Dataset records
● ● ● ● ●

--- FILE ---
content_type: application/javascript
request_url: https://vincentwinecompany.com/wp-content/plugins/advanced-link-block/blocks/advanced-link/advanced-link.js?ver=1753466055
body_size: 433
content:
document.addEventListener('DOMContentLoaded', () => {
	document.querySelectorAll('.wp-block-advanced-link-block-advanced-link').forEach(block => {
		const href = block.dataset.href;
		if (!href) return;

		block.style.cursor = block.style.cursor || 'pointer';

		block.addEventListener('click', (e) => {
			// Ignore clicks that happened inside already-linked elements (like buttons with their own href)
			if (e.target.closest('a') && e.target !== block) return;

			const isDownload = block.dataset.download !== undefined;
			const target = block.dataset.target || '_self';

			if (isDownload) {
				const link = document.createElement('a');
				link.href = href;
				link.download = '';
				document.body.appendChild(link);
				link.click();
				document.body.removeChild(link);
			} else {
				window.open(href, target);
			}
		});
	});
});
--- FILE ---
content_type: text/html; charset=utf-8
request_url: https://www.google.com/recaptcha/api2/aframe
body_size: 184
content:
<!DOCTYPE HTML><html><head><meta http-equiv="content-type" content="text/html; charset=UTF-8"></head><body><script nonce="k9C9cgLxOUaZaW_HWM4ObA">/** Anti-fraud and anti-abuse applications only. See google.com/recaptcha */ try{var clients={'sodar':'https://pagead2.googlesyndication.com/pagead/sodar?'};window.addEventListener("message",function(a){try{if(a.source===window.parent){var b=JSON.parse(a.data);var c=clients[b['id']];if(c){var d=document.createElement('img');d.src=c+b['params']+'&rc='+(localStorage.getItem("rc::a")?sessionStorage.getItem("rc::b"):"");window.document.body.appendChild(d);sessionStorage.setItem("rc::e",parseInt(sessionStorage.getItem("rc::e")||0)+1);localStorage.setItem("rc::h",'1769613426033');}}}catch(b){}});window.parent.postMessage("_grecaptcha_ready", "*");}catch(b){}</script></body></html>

● ● ● ● ●

* [ABOUT THIS EXERCISE] Every entry must be retyped in full, exactly as given.

* [YOUR RESPONSE]
--- FILE ---
content_type: application/javascript
request_url: https://vincentwinecompany.com/wp-content/plugins/advanced-link-block/blocks/advanced-link/advanced-link.js?ver=1753466055
body_size: 433
content:
document.addEventListener('DOMContentLoaded', () => {
	document.querySelectorAll('.wp-block-advanced-link-block-advanced-link').forEach(block => {
		const href = block.dataset.href;
		if (!href) return;

		block.style.cursor = block.style.cursor || 'pointer';

		block.addEventListener('click', (e) => {
			// Ignore clicks that happened inside already-linked elements (like buttons with their own href)
			if (e.target.closest('a') && e.target !== block) return;

			const isDownload = block.dataset.download !== undefined;
			const target = block.dataset.target || '_self';

			if (isDownload) {
				const link = document.createElement('a');
				link.href = href;
				link.download = '';
				document.body.appendChild(link);
				link.click();
				document.body.removeChild(link);
			} else {
				window.open(href, target);
			}
		});
	});
});
--- FILE ---
content_type: text/html; charset=utf-8
request_url: https://www.google.com/recaptcha/api2/aframe
body_size: 184
content:
<!DOCTYPE HTML><html><head><meta http-equiv="content-type" content="text/html; charset=UTF-8"></head><body><script nonce="k9C9cgLxOUaZaW_HWM4ObA">/** Anti-fraud and anti-abuse applications only. See google.com/recaptcha */ try{var clients={'sodar':'https://pagead2.googlesyndication.com/pagead/sodar?'};window.addEventListener("message",function(a){try{if(a.source===window.parent){var b=JSON.parse(a.data);var c=clients[b['id']];if(c){var d=document.createElement('img');d.src=c+b['params']+'&rc='+(localStorage.getItem("rc::a")?sessionStorage.getItem("rc::b"):"");window.document.body.appendChild(d);sessionStorage.setItem("rc::e",parseInt(sessionStorage.getItem("rc::e")||0)+1);localStorage.setItem("rc::h",'1769613426033');}}}catch(b){}});window.parent.postMessage("_grecaptcha_ready", "*");}catch(b){}</script></body></html>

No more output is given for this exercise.